I figure I need to do something to optimize my SPARQL query. I need the data for iterating over educational institutions and importing it in to a local database, maybe I am using SPARQL wrong and should do this in a fundamentally different way.

Hope someone can help me!

The query

PREFIX owl: <http://www.w3.org/2002/07/owl#>
PREFIX rdf: <http://www.w3.org/1999/02/22-rdf-syntax-ns#>
PREFIX foaf: <http://xmlns.com/foaf/0.1/>
PREFIX xsd: <http://www.w3.org/2001/XMLSchema#>
PREFIX rdfs: <http://www.w3.org/2000/01/rdf-schema#>
PREFIX dc: <http://purl.org/dc/elements/1.1/>
PREFIX : <http://dbpedia.org/resource/>
PREFIX dbpedia2: <http://dbpedia.org/property/>
PREFIX dbpedia: <http://dbpedia.org/>
PREFIX skos: <http://www.w3.org/2004/02/skos/core#>

            SELECT DISTINCT ?uri
                ?name
                ?homepage
                ?student_count
                ?native_name
                ?city
                ?country
                ?type
                ?lat ?long
                ?image

            WHERE {
                ?uri rdf:type dbpedia-owl:EducationalInstitution .
                ?uri foaf:name ?name .
                OPTIONAL { ?uri foaf:homepage ?homepage } .
                OPTIONAL { ?uri dbpedia-owl:numberOfStudents ?student_count } .
                OPTIONAL { ?uri dbpprop:nativeName ?native_name } .
                OPTIONAL { ?uri dbpprop:city ?city } .
                OPTIONAL { ?uri dbpprop:country ?country } .
                OPTIONAL { ?uri dbpprop:type ?type } .
                OPTIONAL { ?uri geo:lat ?lat . ?uri geo:long ?long } .
                OPTIONAL { ?uri foaf:depiction ?image } .
            }
            ORDER BY ?uri
            LIMIT 20 OFFSET 10

Solution

  • Forget it. You won't be able to get that query back from dbpedia with just one SPARQL. Those optionals are very expensive.

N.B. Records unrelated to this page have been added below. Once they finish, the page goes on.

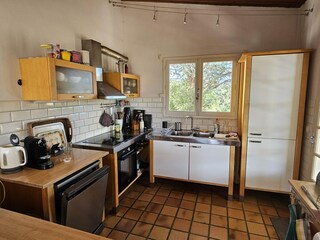 Ferienhaus Prades-sur-Vernazobre Ausstattung 18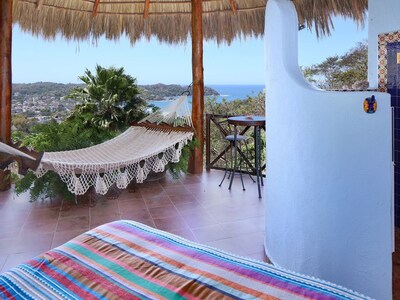 4HAB, 5BA, Sunset Ocean Views, Piscina climatizada, Wi-Fi grande, Villa privada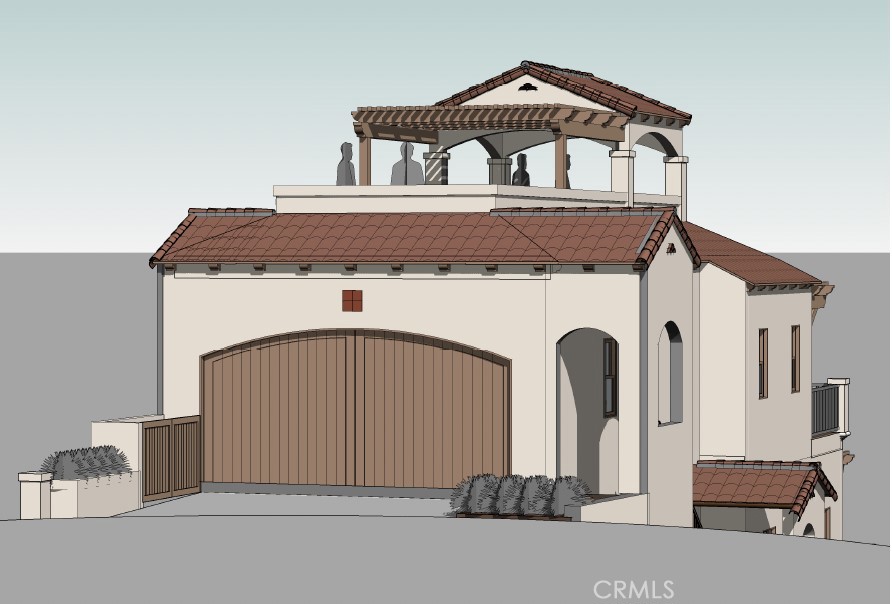 31302 Andres Pico Road San Juan Capistrano, CA 92675 - Photo 13 of 23 a front view of a house with parking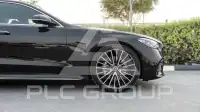 2025 Mercedes Benz S 580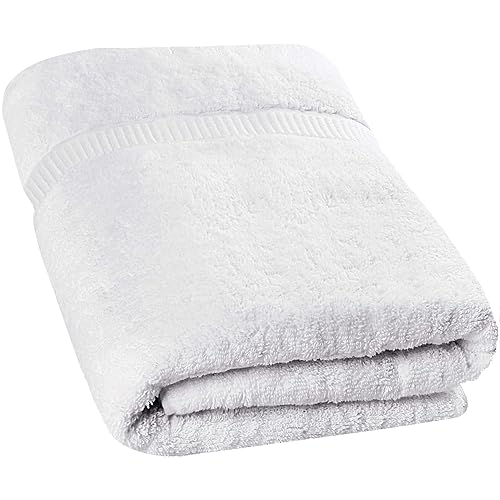 Oversized Bath Towels: Amazon.com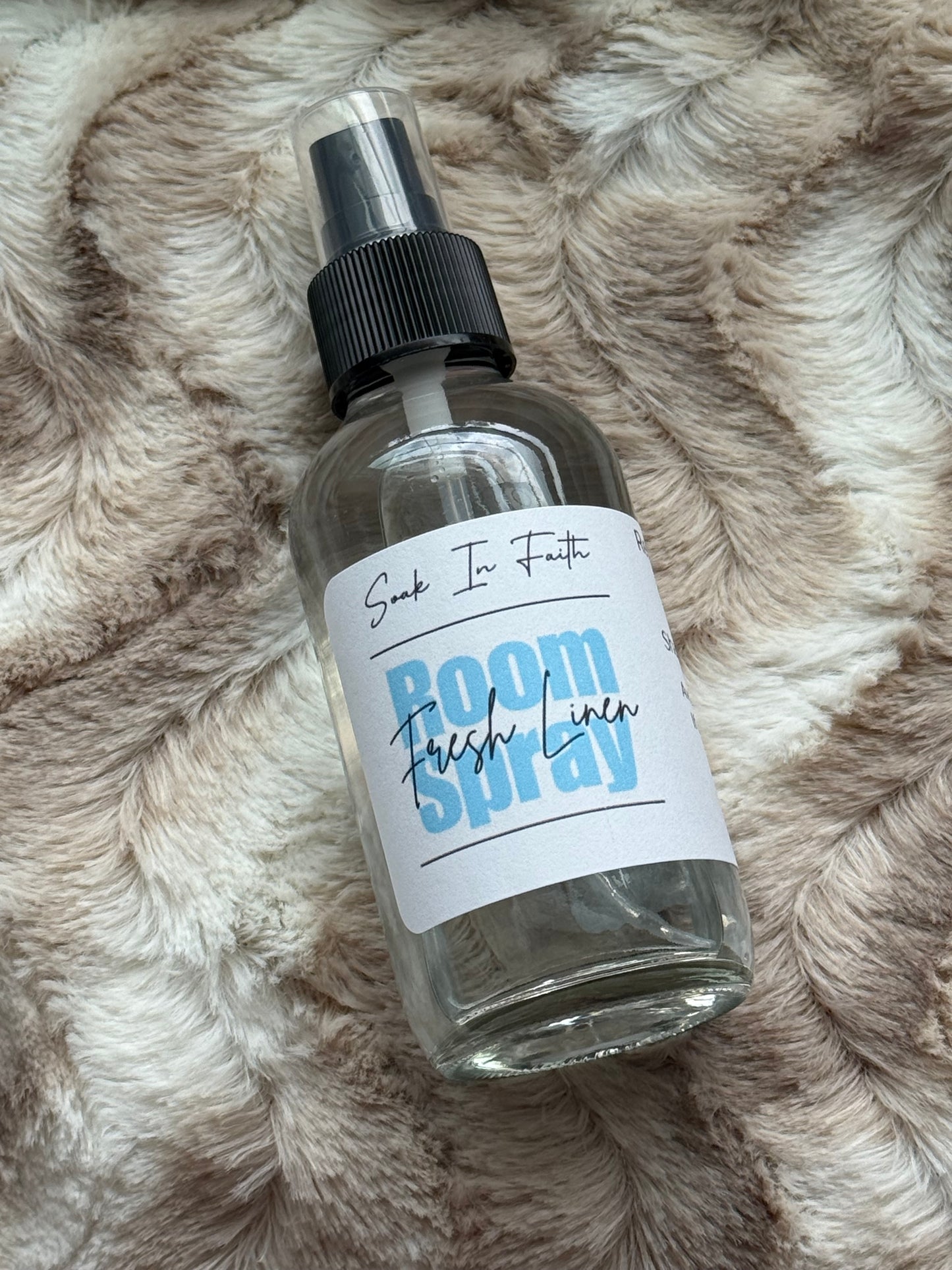 Room Spray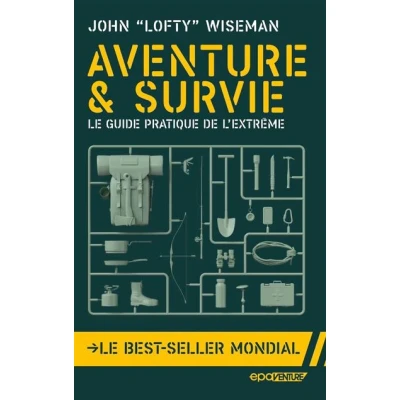 Image de Aventure et survie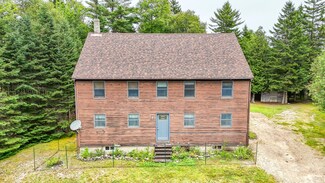 7 Birch Ridge Rd, Marshfield, ME 04654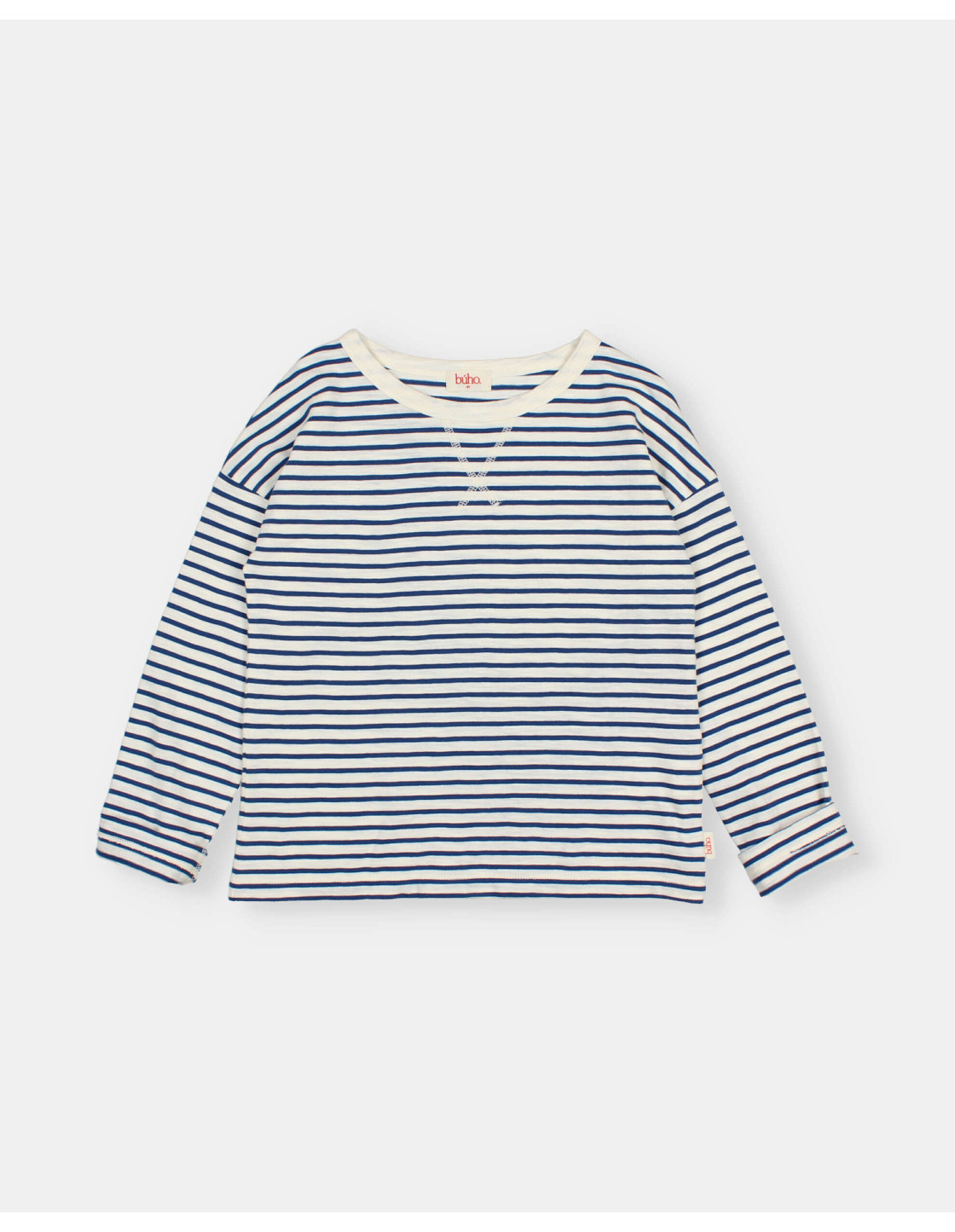 SAILOR STRIPES T-SHIRT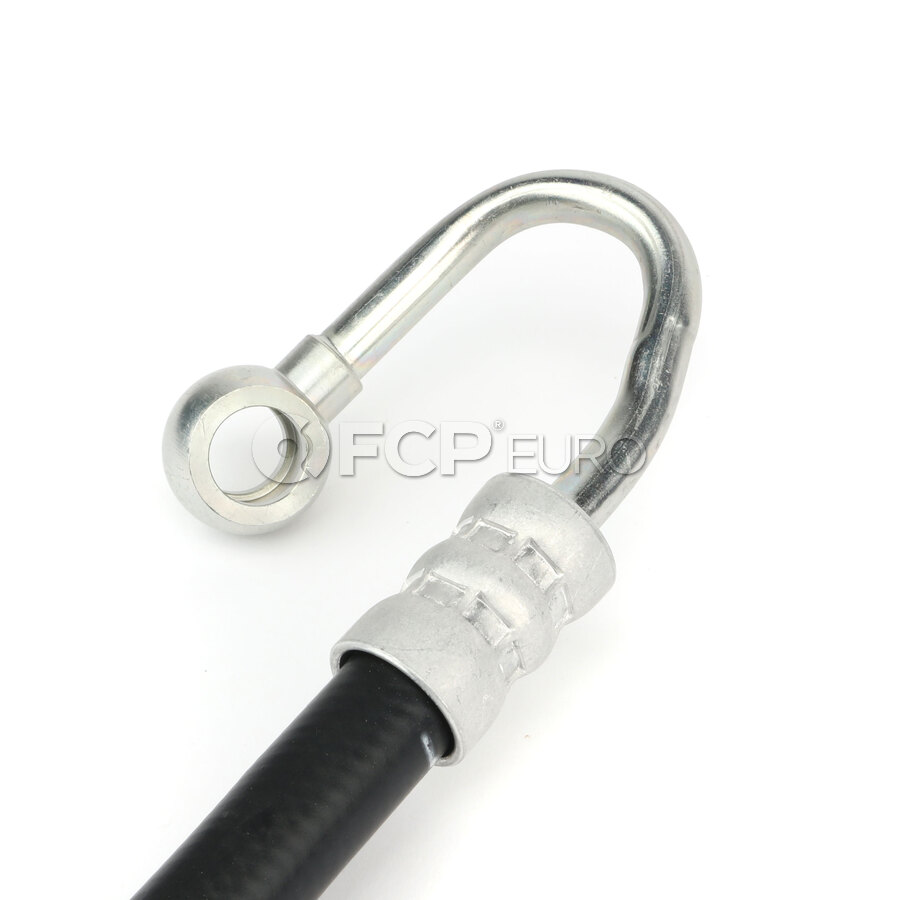 BMW Power Steering Hose - Febi Bilstein 32411093461 | FCP Euro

    To work it around you need to first run something like:

     SELECT DISTINCT ?uri WHERE {
                    ?uri rdf:type dbpedia-owl:EducationalInstitution .
                    ?uri foaf:name ?name .
     } ORDER BY ?uri
     LIMIT 20 OFFSET 10
    

    Then iterate over the resultset of this query to form single queries for each dbpedia-owl:EducationalInstitution such as ... (notice the filter at the end of the query):

            SELECT DISTINCT ?uri
                ?name
                ?homepage
                ?student_count
                ?native_name
                ?city
                ?country
                ?type
                ?lat ?long
                ?image
    
            WHERE {
                ?uri rdf:type dbpedia-owl:EducationalInstitution .
                ?uri foaf:name ?name .
                OPTIONAL { ?uri foaf:homepage ?homepage } .
                OPTIONAL { ?uri dbpedia-owl:numberOfStudents ?student_count } .
                OPTIONAL { ?uri dbpprop:nativeName ?native_name } .
                OPTIONAL { ?uri dbpprop:city ?city } .
                OPTIONAL { ?uri dbpprop:country ?country } .
                OPTIONAL { ?uri dbpprop:type ?type } .
                OPTIONAL { ?uri geo:lat ?lat . ?uri geo:long ?long } .
                OPTIONAL { ?uri foaf:depiction ?image } .
            FILTER (?uri = <http://dbpedia.org/resource/%C3%89cole_%C3%A9l%C3%A9mentaire_Marie-Curie>)
            }
    

    Where <http://dbpedia.org/resource/%C3%89cole_%C3%A9l%C3%A9mentaire_Marie-Curie> has been obtained from the first query.

    ... and yes it will be slow and you might not be able to run this for an online application. Advice: try to work out some sort of caching mechanism to sit between your app and the dbpedia SPARQL endpoint.